Mi ritornarono i pensieri di prima. Pensai che salendo quelle scale avrei compromesso il mio futuro, mi sarei complicato la vita, avrei ceduto. Rebecca, la conoscevo! Era convincente, riusciva sempre a strapparmi delle promesse, scrutandomi dentro con i suoi occhi verdi, accarezzandomi dolcemente. Sapeva di piacermi! Sapeva che mi andava a sangue! Il solo sentire il profumo della sua pelle, mi provocava uno scombussolamento ormonale, un’attrazione carnale sconvolgente, irrefrenabile. Non salii, non ebbi il coraggio di salire! Tornai indietro per riguadagnare l’uscita, sotto lo sguardo meravigliato dell’ infermiera. Andai via tirandomi su il bavero del cappotto forse per ripararmi dal freddo penetrante di quell’alba maledetta! Barcollante, le gambe indecise, mi allontanai. La confusione riprese il sopravvento. Mi sentii improvvisamente un cinico, uno stronzo, un vigliacco, un bastardo, un uomo senza attributi. Insomma, un debole incapace di assumersi le proprie responsabilità. Certo, le responsabilità! Ma quali responsabilità? Ero solo colpevole di essermi lasciato trascinare in una sconvolgente passione, di avere ceduto alla bellezza e al fascino di una donna.

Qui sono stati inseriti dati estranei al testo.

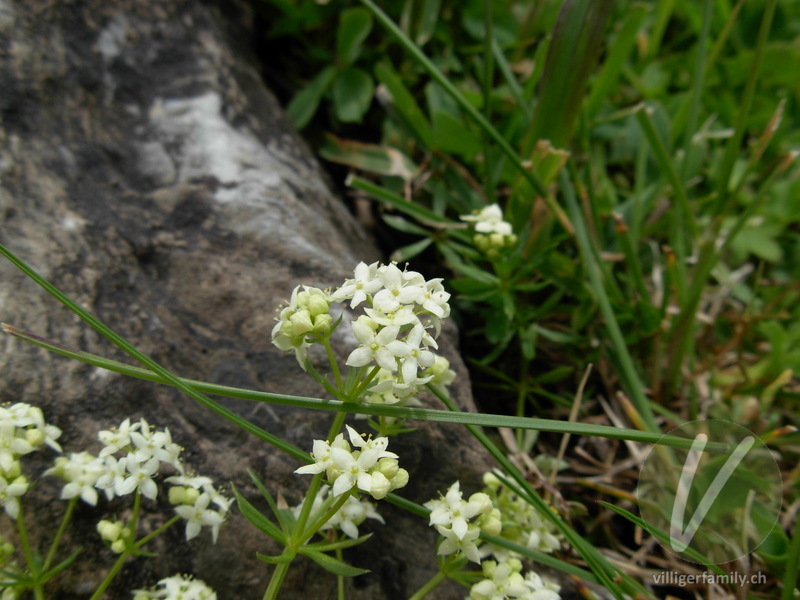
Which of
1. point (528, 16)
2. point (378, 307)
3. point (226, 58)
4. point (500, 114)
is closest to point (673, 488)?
point (378, 307)

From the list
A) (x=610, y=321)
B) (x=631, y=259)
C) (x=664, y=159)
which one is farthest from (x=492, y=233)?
(x=664, y=159)

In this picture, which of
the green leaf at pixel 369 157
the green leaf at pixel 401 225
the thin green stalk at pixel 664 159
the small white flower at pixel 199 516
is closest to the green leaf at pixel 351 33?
the green leaf at pixel 369 157

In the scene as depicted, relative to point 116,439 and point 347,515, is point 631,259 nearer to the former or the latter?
point 347,515

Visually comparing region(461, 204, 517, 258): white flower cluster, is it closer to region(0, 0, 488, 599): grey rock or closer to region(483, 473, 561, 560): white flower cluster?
region(0, 0, 488, 599): grey rock

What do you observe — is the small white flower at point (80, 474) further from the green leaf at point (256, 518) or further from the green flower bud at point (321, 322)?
the green flower bud at point (321, 322)

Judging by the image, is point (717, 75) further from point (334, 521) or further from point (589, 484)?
point (334, 521)

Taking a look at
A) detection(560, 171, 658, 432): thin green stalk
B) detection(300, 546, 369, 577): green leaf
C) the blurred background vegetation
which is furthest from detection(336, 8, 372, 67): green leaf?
detection(300, 546, 369, 577): green leaf
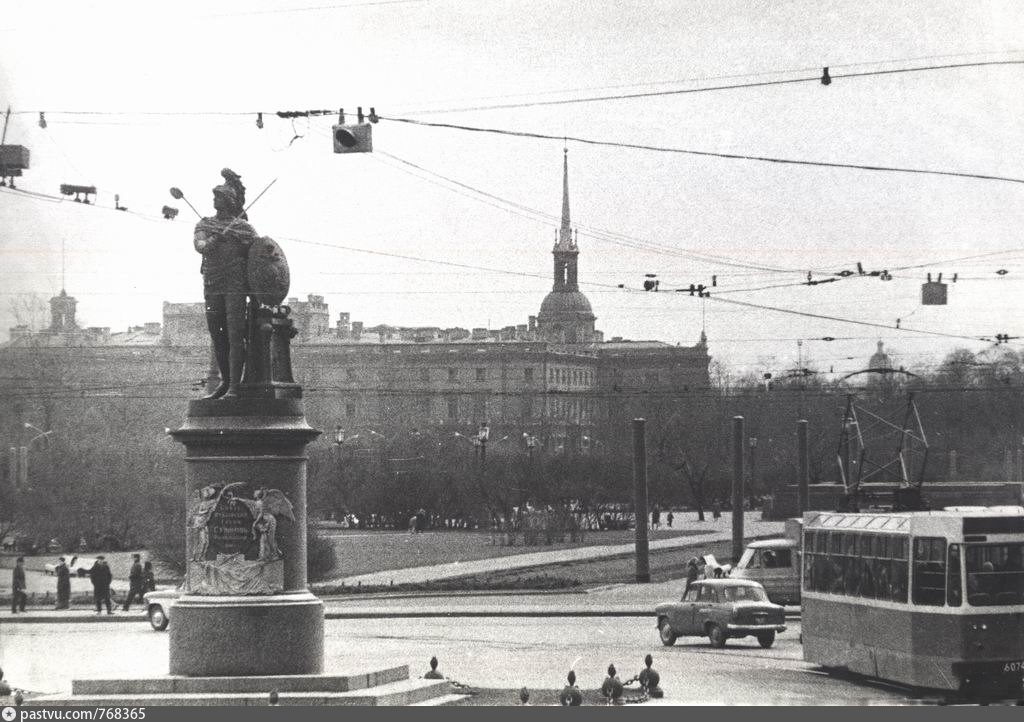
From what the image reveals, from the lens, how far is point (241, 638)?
2283 centimetres

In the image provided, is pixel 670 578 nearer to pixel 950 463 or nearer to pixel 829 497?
pixel 829 497

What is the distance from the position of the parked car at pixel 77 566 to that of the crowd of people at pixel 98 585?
2644mm

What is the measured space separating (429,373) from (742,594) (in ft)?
225

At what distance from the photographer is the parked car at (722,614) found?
32.4 metres

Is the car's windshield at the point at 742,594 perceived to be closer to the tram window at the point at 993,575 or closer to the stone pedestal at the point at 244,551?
the tram window at the point at 993,575

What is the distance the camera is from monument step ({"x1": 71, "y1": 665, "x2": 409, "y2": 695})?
22.1 metres

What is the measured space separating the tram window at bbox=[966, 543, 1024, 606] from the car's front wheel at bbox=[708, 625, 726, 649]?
9441 millimetres

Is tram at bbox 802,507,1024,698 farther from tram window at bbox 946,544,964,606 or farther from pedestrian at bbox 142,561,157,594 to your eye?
pedestrian at bbox 142,561,157,594

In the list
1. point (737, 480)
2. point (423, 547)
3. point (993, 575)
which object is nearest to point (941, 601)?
point (993, 575)

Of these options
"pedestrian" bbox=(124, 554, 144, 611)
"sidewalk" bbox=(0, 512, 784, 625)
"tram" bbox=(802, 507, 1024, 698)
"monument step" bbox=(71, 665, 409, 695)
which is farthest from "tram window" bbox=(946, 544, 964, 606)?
"pedestrian" bbox=(124, 554, 144, 611)

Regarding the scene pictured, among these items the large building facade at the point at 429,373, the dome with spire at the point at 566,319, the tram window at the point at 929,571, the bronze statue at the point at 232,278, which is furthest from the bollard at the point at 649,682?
the dome with spire at the point at 566,319

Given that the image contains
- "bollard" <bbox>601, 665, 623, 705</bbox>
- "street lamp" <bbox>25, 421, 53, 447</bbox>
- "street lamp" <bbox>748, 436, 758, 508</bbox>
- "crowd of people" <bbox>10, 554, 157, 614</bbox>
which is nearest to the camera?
"bollard" <bbox>601, 665, 623, 705</bbox>

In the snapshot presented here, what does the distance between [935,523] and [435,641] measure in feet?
39.8
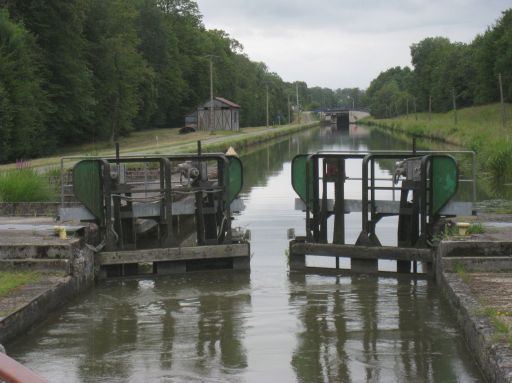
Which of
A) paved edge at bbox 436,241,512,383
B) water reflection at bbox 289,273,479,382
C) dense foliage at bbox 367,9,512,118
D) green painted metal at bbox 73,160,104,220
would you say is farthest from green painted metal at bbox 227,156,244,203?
dense foliage at bbox 367,9,512,118

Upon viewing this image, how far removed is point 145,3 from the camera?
78.2 meters

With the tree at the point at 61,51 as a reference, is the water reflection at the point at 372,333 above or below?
below

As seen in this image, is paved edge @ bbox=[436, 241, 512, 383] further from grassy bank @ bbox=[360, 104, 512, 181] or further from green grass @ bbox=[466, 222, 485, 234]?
grassy bank @ bbox=[360, 104, 512, 181]

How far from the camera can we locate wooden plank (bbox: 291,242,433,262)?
44.4ft

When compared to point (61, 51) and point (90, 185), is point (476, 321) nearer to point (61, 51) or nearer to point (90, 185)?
point (90, 185)

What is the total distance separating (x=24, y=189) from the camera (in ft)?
59.8

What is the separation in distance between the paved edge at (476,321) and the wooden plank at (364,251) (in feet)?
2.50

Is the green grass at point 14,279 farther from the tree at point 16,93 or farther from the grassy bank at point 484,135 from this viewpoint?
the tree at point 16,93

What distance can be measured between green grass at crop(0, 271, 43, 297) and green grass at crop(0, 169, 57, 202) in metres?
6.71

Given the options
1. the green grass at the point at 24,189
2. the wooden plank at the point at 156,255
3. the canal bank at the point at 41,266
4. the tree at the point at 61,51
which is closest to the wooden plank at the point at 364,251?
the wooden plank at the point at 156,255

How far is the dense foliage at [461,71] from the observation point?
292 ft

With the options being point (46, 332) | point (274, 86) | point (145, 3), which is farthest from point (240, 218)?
point (274, 86)

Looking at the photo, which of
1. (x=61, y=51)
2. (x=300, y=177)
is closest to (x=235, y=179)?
(x=300, y=177)

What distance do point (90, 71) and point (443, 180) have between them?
40545 millimetres
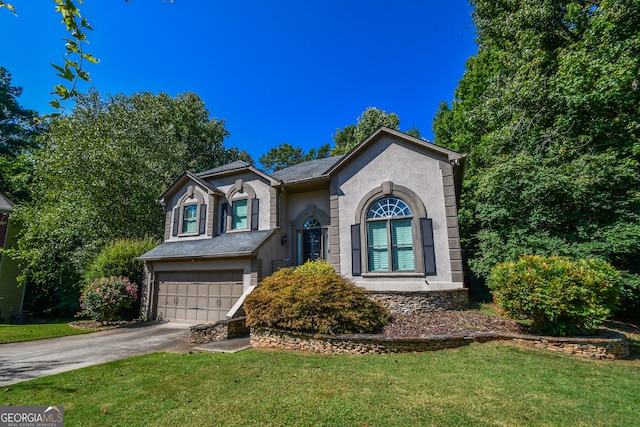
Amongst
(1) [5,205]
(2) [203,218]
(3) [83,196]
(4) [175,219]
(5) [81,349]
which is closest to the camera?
(5) [81,349]

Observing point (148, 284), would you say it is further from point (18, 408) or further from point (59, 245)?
point (18, 408)

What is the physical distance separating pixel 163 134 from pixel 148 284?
582 inches

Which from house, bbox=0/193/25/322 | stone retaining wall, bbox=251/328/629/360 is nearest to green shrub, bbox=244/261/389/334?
stone retaining wall, bbox=251/328/629/360

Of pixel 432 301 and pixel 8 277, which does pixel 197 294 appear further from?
pixel 8 277

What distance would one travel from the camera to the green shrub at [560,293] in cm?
675

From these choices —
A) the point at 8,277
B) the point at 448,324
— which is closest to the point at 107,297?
the point at 8,277

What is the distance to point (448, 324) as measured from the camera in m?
8.48

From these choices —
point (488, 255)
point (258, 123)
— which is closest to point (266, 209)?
point (488, 255)

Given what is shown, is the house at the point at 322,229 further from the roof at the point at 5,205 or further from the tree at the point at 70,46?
the roof at the point at 5,205

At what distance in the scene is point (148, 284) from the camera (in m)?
14.6

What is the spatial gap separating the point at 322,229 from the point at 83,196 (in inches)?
564

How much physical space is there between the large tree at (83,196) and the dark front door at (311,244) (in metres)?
11.9

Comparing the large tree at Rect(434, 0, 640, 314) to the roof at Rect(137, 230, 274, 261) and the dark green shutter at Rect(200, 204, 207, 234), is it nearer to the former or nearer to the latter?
the roof at Rect(137, 230, 274, 261)

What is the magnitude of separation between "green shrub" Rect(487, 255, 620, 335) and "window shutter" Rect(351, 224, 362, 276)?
15.5 ft
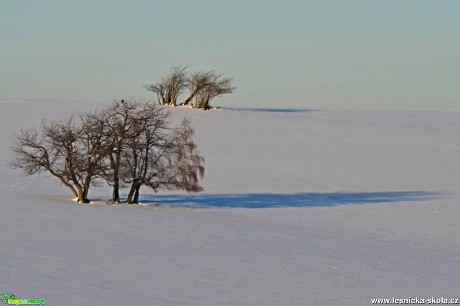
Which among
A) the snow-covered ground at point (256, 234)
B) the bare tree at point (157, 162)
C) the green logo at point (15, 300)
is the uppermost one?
the bare tree at point (157, 162)

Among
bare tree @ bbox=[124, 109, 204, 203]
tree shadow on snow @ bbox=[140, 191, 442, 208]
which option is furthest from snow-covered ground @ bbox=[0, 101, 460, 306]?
bare tree @ bbox=[124, 109, 204, 203]

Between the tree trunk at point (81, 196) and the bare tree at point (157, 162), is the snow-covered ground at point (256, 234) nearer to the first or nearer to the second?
the tree trunk at point (81, 196)

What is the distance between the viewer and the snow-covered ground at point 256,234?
16.0 meters

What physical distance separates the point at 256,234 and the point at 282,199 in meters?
8.58

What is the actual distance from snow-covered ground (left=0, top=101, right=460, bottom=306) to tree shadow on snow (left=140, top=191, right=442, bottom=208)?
72mm

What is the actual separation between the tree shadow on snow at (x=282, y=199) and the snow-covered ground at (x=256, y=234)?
2.8 inches

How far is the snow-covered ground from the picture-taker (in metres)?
16.0

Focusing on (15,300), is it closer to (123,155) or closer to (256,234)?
(256,234)

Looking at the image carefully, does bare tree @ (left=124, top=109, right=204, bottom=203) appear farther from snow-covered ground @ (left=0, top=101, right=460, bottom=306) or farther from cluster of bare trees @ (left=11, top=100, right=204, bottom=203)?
snow-covered ground @ (left=0, top=101, right=460, bottom=306)

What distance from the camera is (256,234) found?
76.7 ft

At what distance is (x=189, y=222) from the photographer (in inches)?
975

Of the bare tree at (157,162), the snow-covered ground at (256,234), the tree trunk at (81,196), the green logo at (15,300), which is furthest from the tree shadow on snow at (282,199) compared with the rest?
the green logo at (15,300)

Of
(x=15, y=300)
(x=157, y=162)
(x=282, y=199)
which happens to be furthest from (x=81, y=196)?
(x=15, y=300)

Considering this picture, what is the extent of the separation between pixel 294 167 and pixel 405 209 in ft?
35.9
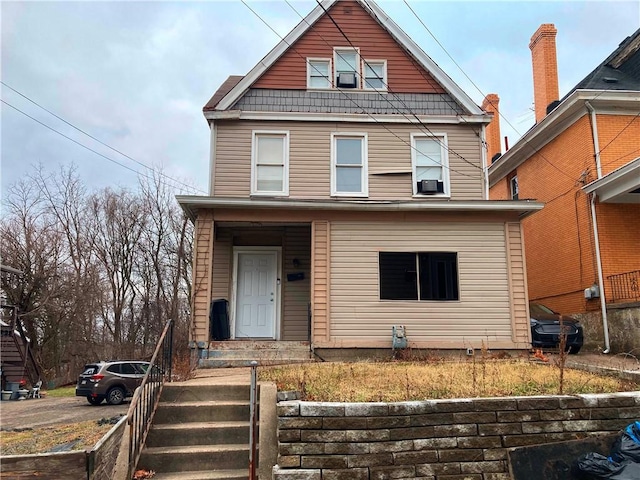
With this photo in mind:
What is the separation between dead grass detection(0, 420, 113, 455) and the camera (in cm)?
762

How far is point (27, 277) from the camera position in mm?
23641

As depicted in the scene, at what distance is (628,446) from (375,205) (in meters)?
6.87

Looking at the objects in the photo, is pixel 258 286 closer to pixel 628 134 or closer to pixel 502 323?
pixel 502 323

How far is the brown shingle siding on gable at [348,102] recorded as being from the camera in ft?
40.4

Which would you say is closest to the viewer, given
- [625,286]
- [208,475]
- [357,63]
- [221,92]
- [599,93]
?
[208,475]

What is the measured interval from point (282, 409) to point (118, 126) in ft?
77.6

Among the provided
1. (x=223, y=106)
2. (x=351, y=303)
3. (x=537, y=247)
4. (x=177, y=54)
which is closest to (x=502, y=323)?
(x=351, y=303)

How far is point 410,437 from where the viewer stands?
A: 179 inches

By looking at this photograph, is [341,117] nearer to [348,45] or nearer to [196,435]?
[348,45]

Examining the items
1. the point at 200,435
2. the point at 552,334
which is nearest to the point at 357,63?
the point at 552,334

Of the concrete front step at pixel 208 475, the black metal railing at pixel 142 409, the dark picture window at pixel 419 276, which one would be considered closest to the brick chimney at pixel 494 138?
the dark picture window at pixel 419 276

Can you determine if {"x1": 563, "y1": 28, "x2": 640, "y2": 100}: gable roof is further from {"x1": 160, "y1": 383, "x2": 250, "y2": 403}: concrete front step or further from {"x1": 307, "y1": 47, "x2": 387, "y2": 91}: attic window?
{"x1": 160, "y1": 383, "x2": 250, "y2": 403}: concrete front step

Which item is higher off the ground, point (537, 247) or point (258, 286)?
point (537, 247)

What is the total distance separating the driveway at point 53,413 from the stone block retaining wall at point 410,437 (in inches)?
340
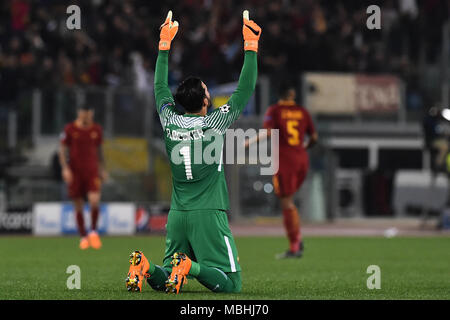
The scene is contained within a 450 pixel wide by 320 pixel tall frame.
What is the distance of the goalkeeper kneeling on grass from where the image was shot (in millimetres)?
6645

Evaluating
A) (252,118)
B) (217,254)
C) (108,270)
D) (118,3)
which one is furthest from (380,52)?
(217,254)

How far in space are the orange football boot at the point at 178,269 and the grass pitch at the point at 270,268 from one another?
0.37ft

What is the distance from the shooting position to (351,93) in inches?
883

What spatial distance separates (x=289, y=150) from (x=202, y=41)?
10.4 metres

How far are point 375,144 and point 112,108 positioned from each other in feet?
26.7

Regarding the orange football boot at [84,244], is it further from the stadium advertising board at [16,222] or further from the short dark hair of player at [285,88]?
the stadium advertising board at [16,222]

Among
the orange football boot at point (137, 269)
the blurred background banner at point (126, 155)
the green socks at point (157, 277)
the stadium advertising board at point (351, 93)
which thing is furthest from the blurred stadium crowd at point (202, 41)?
the orange football boot at point (137, 269)

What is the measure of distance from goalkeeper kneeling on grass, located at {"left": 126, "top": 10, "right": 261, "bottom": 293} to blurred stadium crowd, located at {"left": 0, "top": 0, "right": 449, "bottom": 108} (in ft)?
43.6

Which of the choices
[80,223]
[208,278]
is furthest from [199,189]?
[80,223]

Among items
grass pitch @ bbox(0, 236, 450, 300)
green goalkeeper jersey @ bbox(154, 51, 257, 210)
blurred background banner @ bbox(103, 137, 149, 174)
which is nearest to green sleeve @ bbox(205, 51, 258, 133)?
green goalkeeper jersey @ bbox(154, 51, 257, 210)

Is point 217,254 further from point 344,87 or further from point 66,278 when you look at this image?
point 344,87

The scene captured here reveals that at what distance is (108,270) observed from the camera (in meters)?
9.47

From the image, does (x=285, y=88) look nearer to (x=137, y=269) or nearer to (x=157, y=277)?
(x=157, y=277)

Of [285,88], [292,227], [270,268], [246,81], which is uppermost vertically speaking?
[285,88]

La testa cominciò di nuovo a girarmi, parcheggiai la macchina nelle vicinanze del Pantheon. Vagai a zonzo, senza una meta, fino a mezzogiorno per il Quartiere Latino. Ripercorsi luoghi e piccoli Bistrot frequentati con Lei. Due giorni dopo, a bordo della mia Mini Minor, lasciai Parigi alla volta dell’Italia. In quella città lasciai una buona porzione del mio cuore e una miriade di ricordi.
Rinvenni un biglietto nel taschino di una giacca, c’era scritto: “Il est desormais trop tard pour tous les deux! Tu vas partir et je suis déjà malereuse. J’attends ton retour .. ou je viendrai te chercher! R.”
Venne a cercarmi a Roma due mesi dopo, accompagnata da sua madre. Un collega la informò, mentendo, che ero stato trasferito in Spagna. Se ne ritornò in Inghilterra, a Leeds! Non ho mai più saputo niente di lei …..
…. Io vorrei, non vorrei …….. ???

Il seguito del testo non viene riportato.